Modify the value of one parameter (write access)

This mode of interaction with ndd will frequently be found in scripts or when changing value at the command line in a non-interactive fashion. Please note that you may only set one value at a time. The scripts section below contains examples in how to make changes permanent using a startup script.

# ndd -set /dev/ip ip_forwarding 0

The example will stop the forwarding of IP PDUs, even if more than one non-local interface is active and up. Of course, you can only change parameters which are marked for both, reading and writing.

Further remarks

Andres Kroonmaa kindly supplied a nifty script to check all existing values for a network component (tcp, udp, ip, icmp, etc.). Usually I do the same thing using a small Perl script.

How to read this document

This document is separated into several chapters with little inter-relation. It is still advisable to loosely follow the order outlined in the table of contents.

The first chapter entirely focusses on the TCP connection queues. It is quite long for such small topic, but it is also meant to introduce you into my style of writing. The next chapter deals with TCP retransmission related parameters that you can adjust to your needs. The chapter is more concise. One chapter on deals with path MTU discovery, as there used to be problems with older versions of Solaris. Recent versions usually do not need any adjustments.

The fifth chapter is a kind of catch-all. Some TCP, some UDP and some IP related parameters are explained (forwarding, port ranges, timers), and a quick detour into bug 1226653 explains that some versions were capable of sending packages larger than the MTU. The following chapter in depth deals with windows, buffers and related issues.

Chapter seven detours from the ndd interface, and focusses on variables you can set in your /etc/system file, as some things can only be thus managed. Another part of that chapter deals with the hme interface and appropriate tunables. The chapter may be split in future, and parts of it are already found in the appendices.

The chapter dealing with patches, an important topic with any OS, just points you to various sources, and only mentions some essential things for older versions of Solaris.

Literature exists in abundance. The literature sections is more a lose collection of links and some books that I consider essential when working with TCP/IP, not limited to Solaris. The RFC sections is kind of hard to keep up-to-date, but then, I reckon you know how to read the rfc-index file.

The final chapters quickly glance at new or at one time new versions of Solaris - time makes them obsolete. The chapter is there for historical reason, more or less. The scripts sections deals with the nettune script used by YaSSP. It finishes with some TODO material.

TCP connection initiation

This section is dedicated exclusively to the various queues and tunable variable(s) used during connection instantiation. The socket API maintains some control over the queues. But in order to tune anything, you have to understand how listen and accept interact with the queues.

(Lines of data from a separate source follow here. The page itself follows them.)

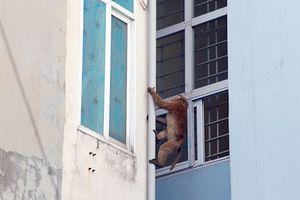Xác minh nguồn gốc 2 con khỉ quậy phá ở quận trung tâm Hà Nội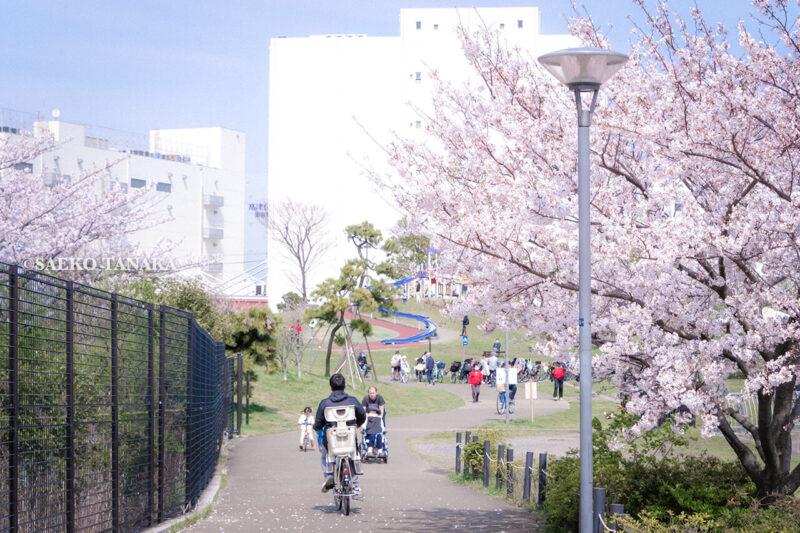 満開のソメイヨシノなどが楽しめる東京の桜名所、大森ふるさとの浜辺公園にある、ふるさとの広場と浜辺橋を結ぶ桜並木と、散策路を走る自転車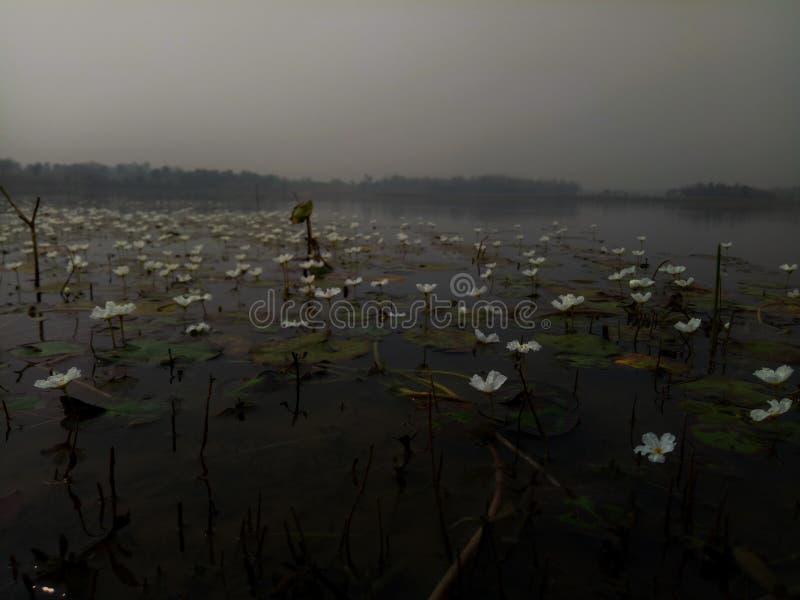 Damm av liljor royaltyfri foto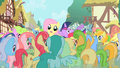 Fluttershy being mobbed S1E20.png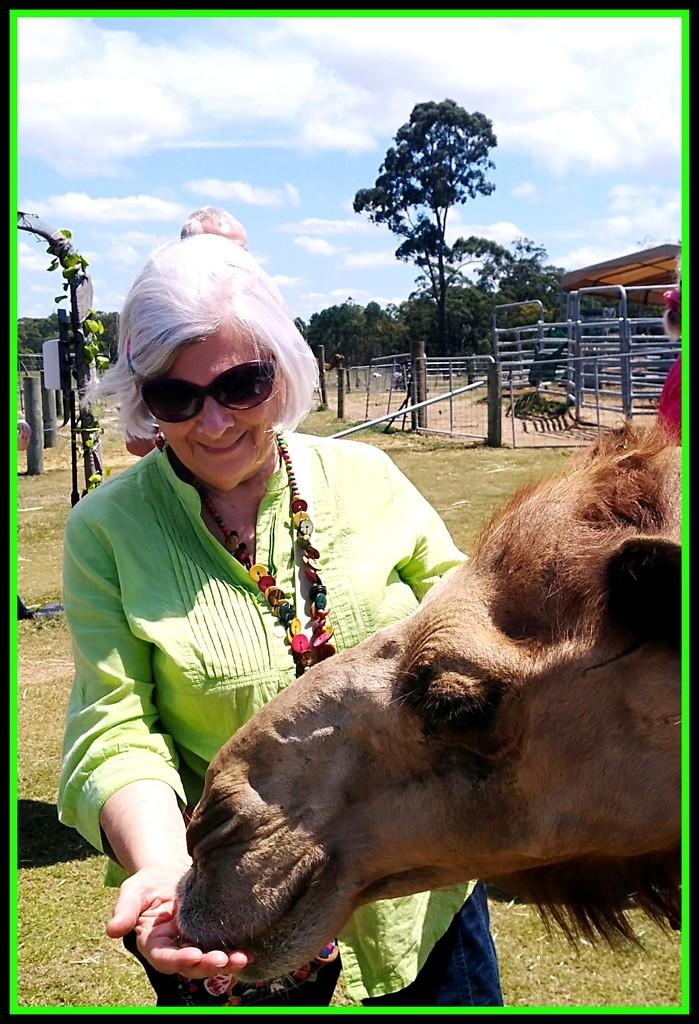Feeding time at the Camel farm by 777margo
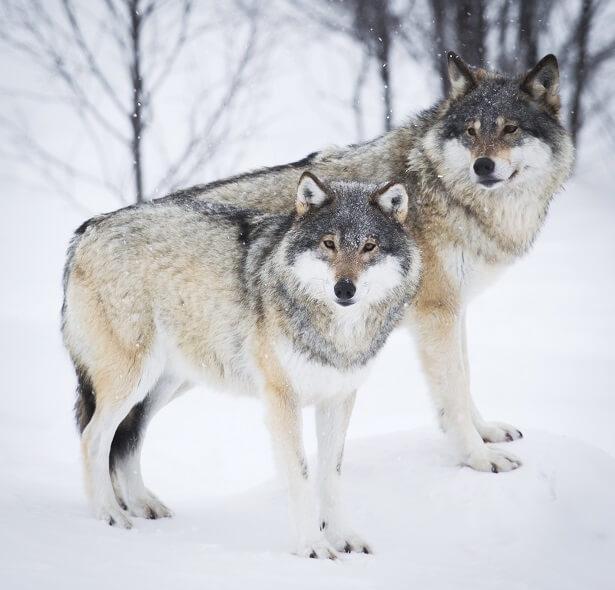 Loups norvégiens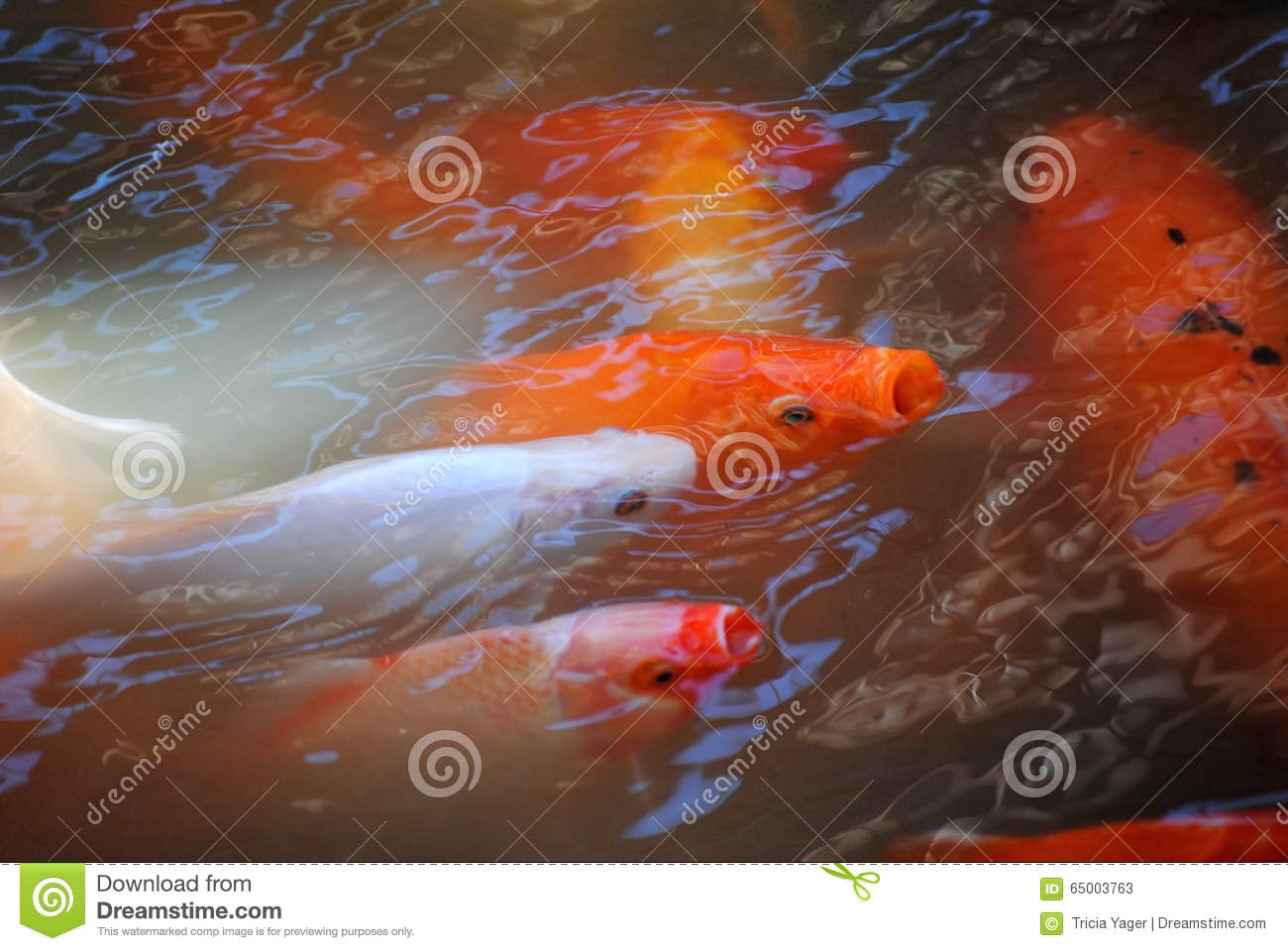 Orange and white koi fish stock image image of fish for Orange coy fish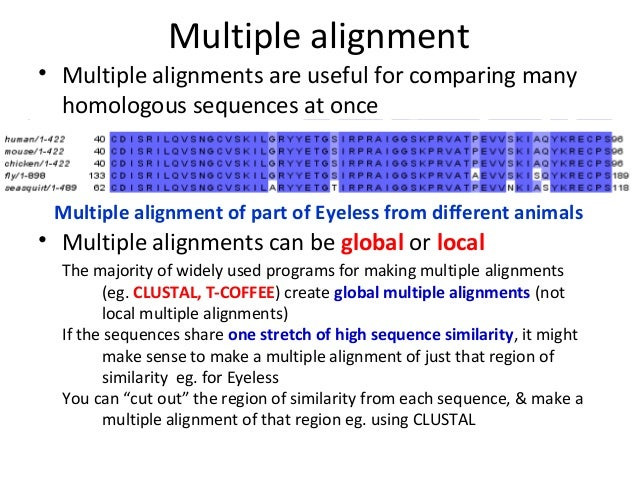 Multiple sequence alignment. Terminology n motif: the biological.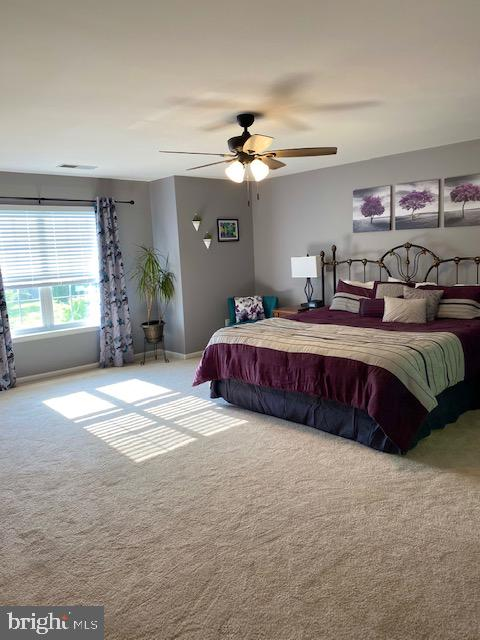 Primary Suite - 500 ROSEMARY LN, PURCELLVILLE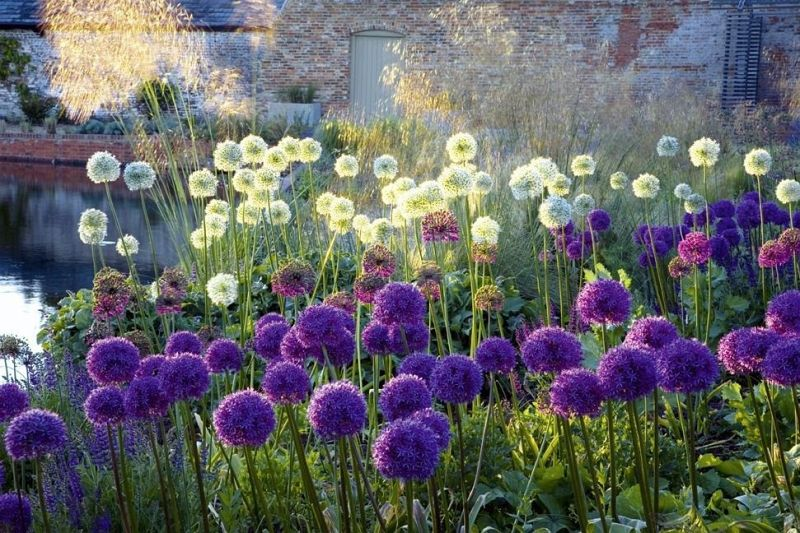 Design mit pflanzen moderne architektur im garten von - Moderne gartenbepflanzung ...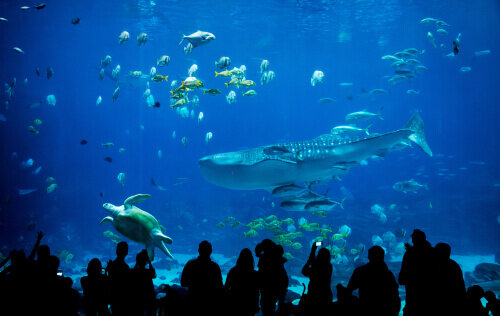 【関東】デートにおすすめの水族館8選!人気のショーや付帯施設も紹介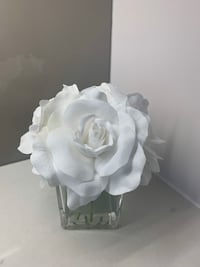 Beautiful White Flower in Vase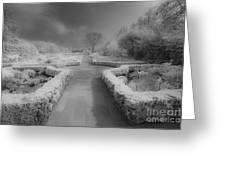 Between Black And White-26 Greeting Card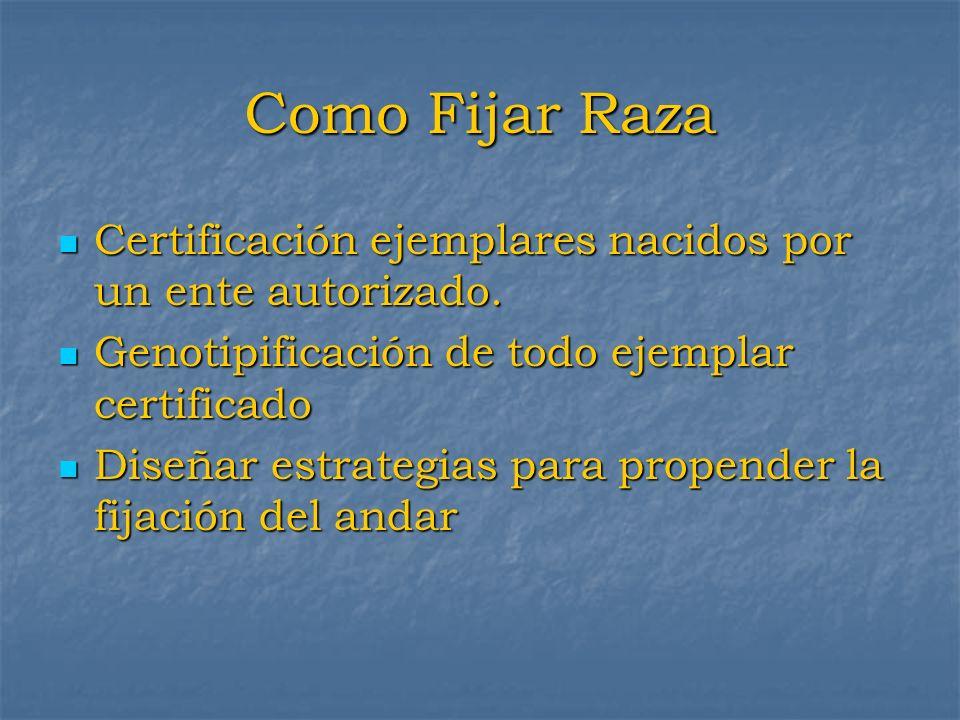 Como Fijar Raza Certificación ejemplares nacidos por un ente autorizado. Certificación ejemplares nacidos por un ente autorizado. Genotipificación de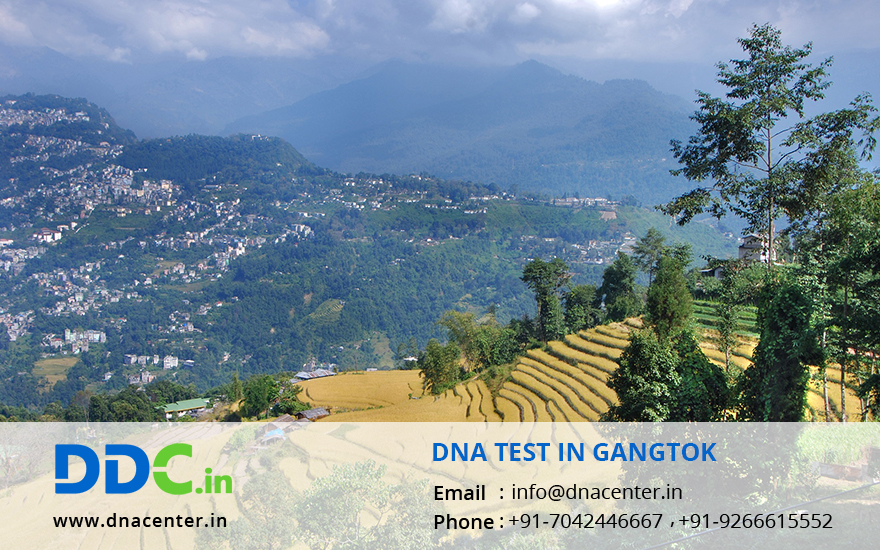 DNA Test in Gangtok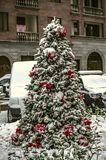 Coniferous tree growing on the street, decorated with Christmas decorations, white balls, red poinsettia and garlands. Spruce tree growing on the street stock photo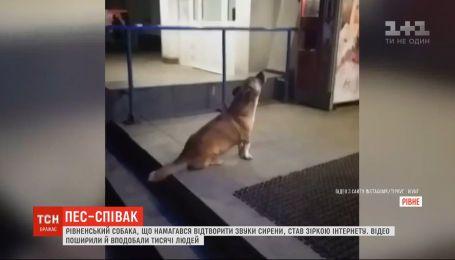 Рівненський собака став зіркою Мережі: чотирилапий співак вив під супермаркетом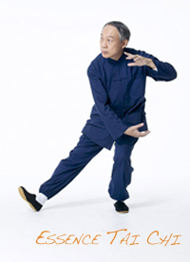 Owen Performing Essence Tai Chi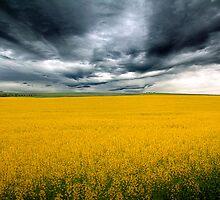 Golden Fields - Canola Field, Kanmantoo - Callington, South Australia by Mark Richards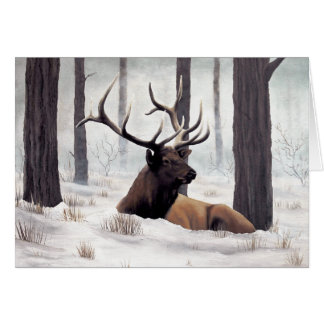 Chilly - Customized Greeting Card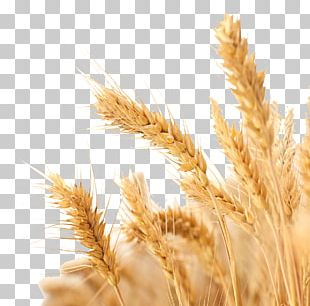 Wheat Harvest Crop PNG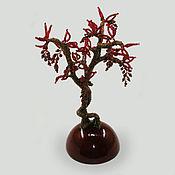 Цветы и флористика handmade. Livemaster - original item Bonsai pomegranate. Handmade.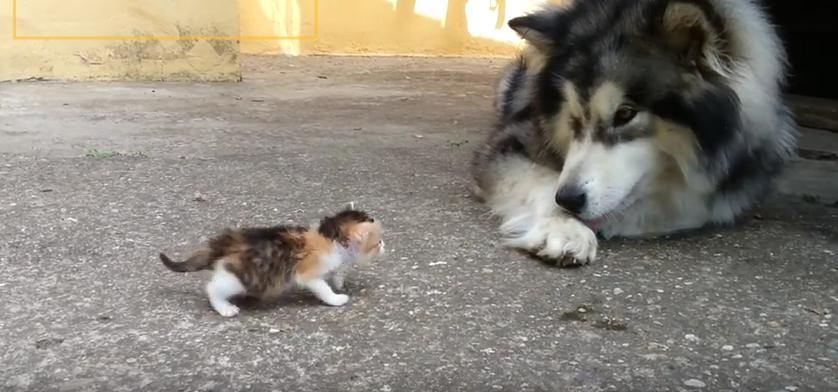 husky-gato-huerfano-juegan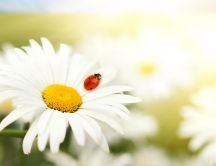 Ladybug and the beautiful white flower - Spring season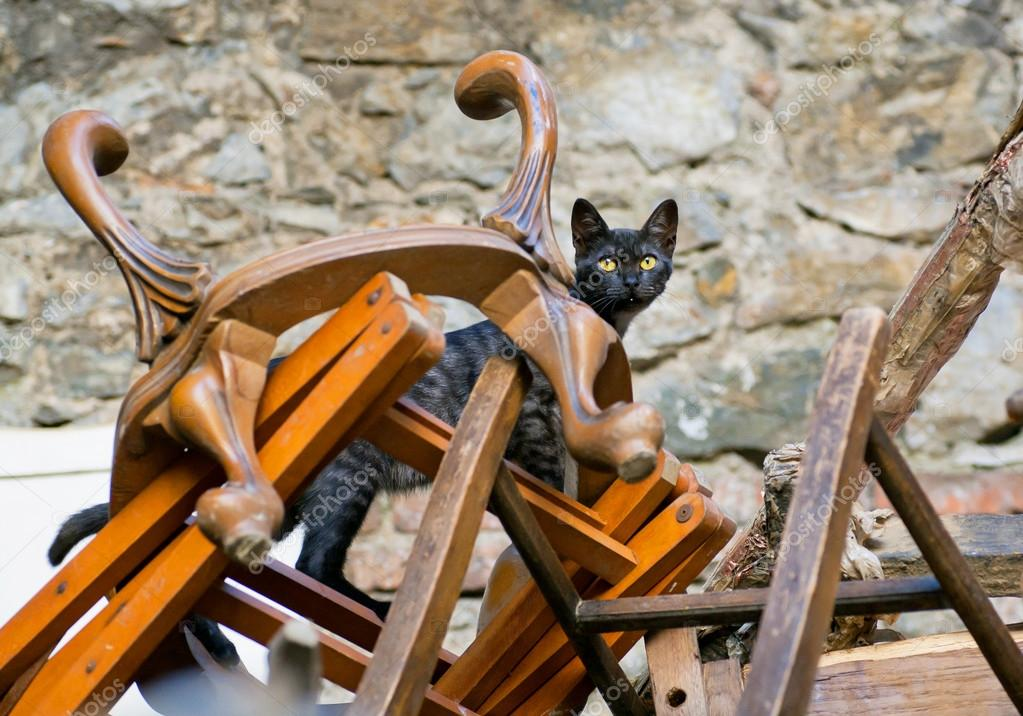 Cat Inside A Mountaine Of Wooden Chairs And Vintage Chairs U2014 Stock Photo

When the server calls listen, the kernel moves the socket from the TCP state CLOSED into the state LISTEN, thus doing a passive open. All TCP servers work like this. Also, the kernel creates and initializes various data structures, among them the socket buffers and two queues:

incomplete connection queue

This queue contains an entry for every SYN that has arrived. BSD sources assign so_q0len entries to this queue. The server sends off the ACK of the client's SYN and the server side SYN. The connection get queued and the kernel now awaits the completion of the TCP three way handshake to open a connection.

The socket is in the SYN_RCVD state. On the reception of the client's ACK to the server's SYN, the connection stays one round trip time (RTT) in this queue before the kernel moves the entry into the

completed connection queue

This queue contains an entry for each connection for which the three way handshake is completed. The socket is in the ESTABLISHED state. Each call to accept() removes the front entry of the queue. If there are no entries in the queue, the call to accept usually blocks. BSD source assign a length of so_qlen to this queue.

Both queues are limited regarding their number of entries. By calling listen(), the server is allowed to specify the size of the second queue for completed connections. If the server is for whatever reason unable to remove entries from the completed connection queue, the kernel is not supposed to queue any more connections. A timeout is associated with each received and queued SYN segment. If the server never receives an acknowledgment for a queued SYN segment, TCP state SYN_RCVD, the time will run out and the connection thrown away. The timeout is an important resistance against SYN flood attacks.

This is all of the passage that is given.